Je conclurai ce post par un peu de chauvinisme et par ma fierté d’être français quand je me promenais dans la partie du salon réservée aux startups. En effet, la French Tech était bien représentée, en nombre (190 startups au niveau 1 du Sands expo et près de 30 sociétés) et en qualité. Quant à mon stand préféré, il restera celui du français Parrot avec son show de mini-drones au Las Vegas Convention Center.

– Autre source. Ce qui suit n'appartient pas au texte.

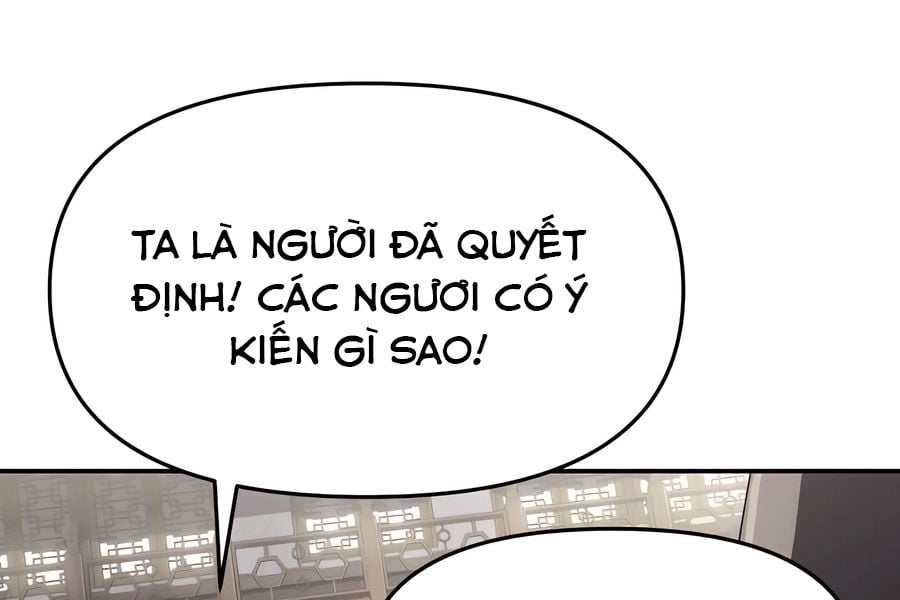 Chuyên Gia Côn Trùng Tại Đường Gia Tứ Xuyên Chap 12 - Next Chap 13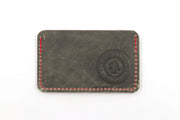 Howard Series 3 Slot Wallet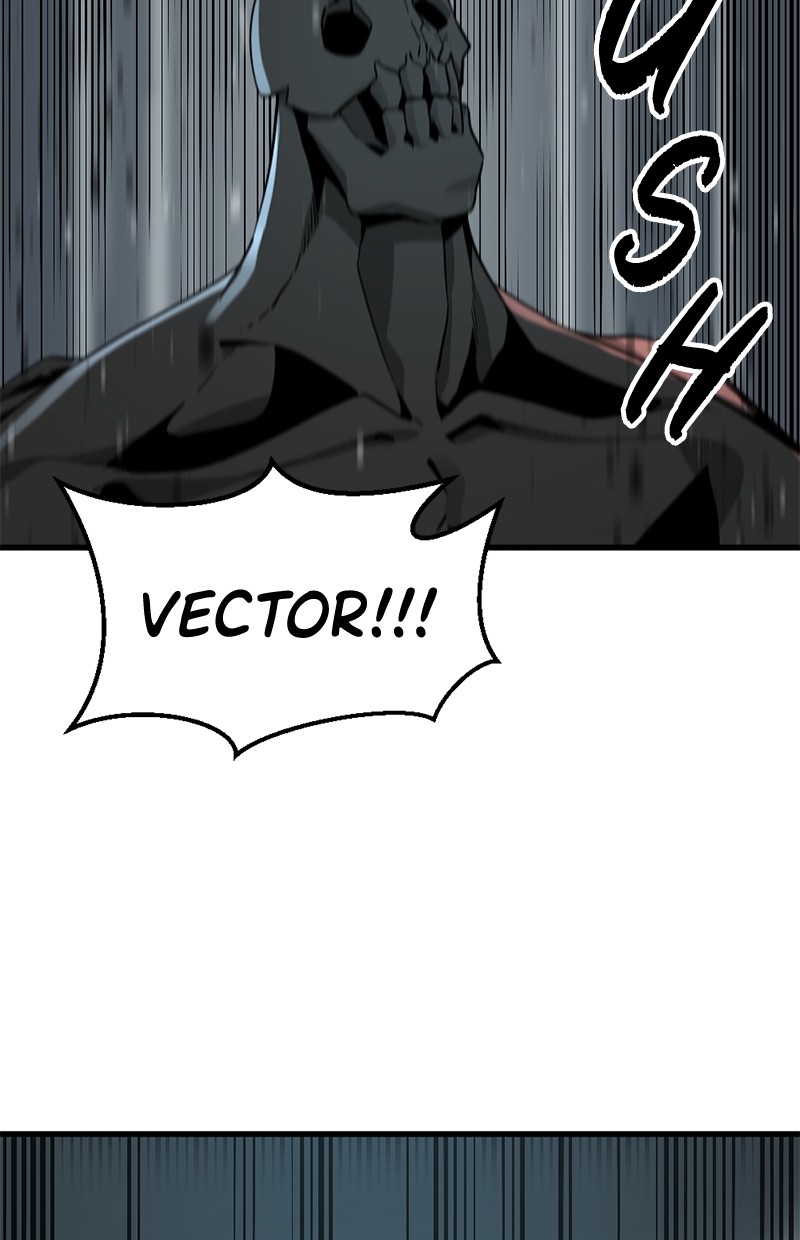 Hero Killer Chapter 142 Gambar 16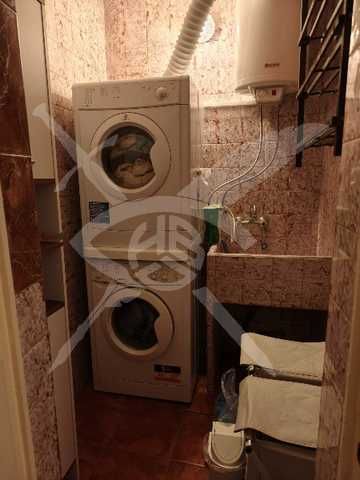 Дава се под наем Четиристаен апартамент в Варна, Чаталджа - 100 кв.м за 800 € - Снимка #9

Je regrette juste de devoir aller à l’étranger pour ressentir un dynamisme français… Le dynamisme est réel mais le français est toujours aussi doué pour voir le verre à moitié vide et jamais à moitié plein !!! Notre problème est bien notre état d’esprit individualiste et auto-centré (le protectionnisme n’y est-il pas pour beaucoup ?). N’est-il pas plus facile de se lamenter que de se prendre en main ???

A mon sens, le digital est une chance inouïe pour faciliter et accélérer le changement de civilisation que nous vivons… Il aide à redonner le pouvoir à l’utilisateur, permet de faciliter la créativité et l’esprit d’entreprise. De plus, le digital inverse la donne du marketing tout comme il remet le citoyen-salarié-consommateur au sein de son entreprise (d’où la nécessité de plus en plus forte de libérer les entreprises de leurs procédures et de leurs hiérarchies de pouvoir obsolètes).

Surfons sur cette vague du digital et transformons notre Société et nos sociétés par la même occasion !!! Arrêtons d’en avoir peur et de nous replier sur nous-même…

Le CES est donc un rendez-vous incontournable pour les acteurs du digital. Pour ceux qui veulent venir ressentir les tendances comme moi, il faut réussir à aller au-delà des strass et paillettes de Las Vegas pour essayer de voir et de comprendre les nouveaux usages qui pourraient émerger derrière la technologie.

Vous trouverez en complément le compte-rendu du voyage d’Innocherche ici.

Pour ma part, c’est probablement ma visite chez Zappos et son fonctionnement atypique (vendeur de chaussures en ligne racheté par Amazon) qui m’a le plus intéressé durant mon séjour à Las Vegas… Cela fera l’objet de mon prochain post.